• Description of the task: Type out all the records again exactly.

[Source records]
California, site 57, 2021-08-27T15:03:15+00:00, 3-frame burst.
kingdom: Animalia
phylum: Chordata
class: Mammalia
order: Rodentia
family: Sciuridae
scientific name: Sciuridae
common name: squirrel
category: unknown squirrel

• Task output:
California, site 57, 2021-08-27T15:03:15+00:00, 3-frame burst.
kingdom: Animalia
phylum: Chordata
class: Mammalia
order: Rodentia
family: Sciuridae
scientific name: Sciuridae
common name: squirrel
category: unknown squirrel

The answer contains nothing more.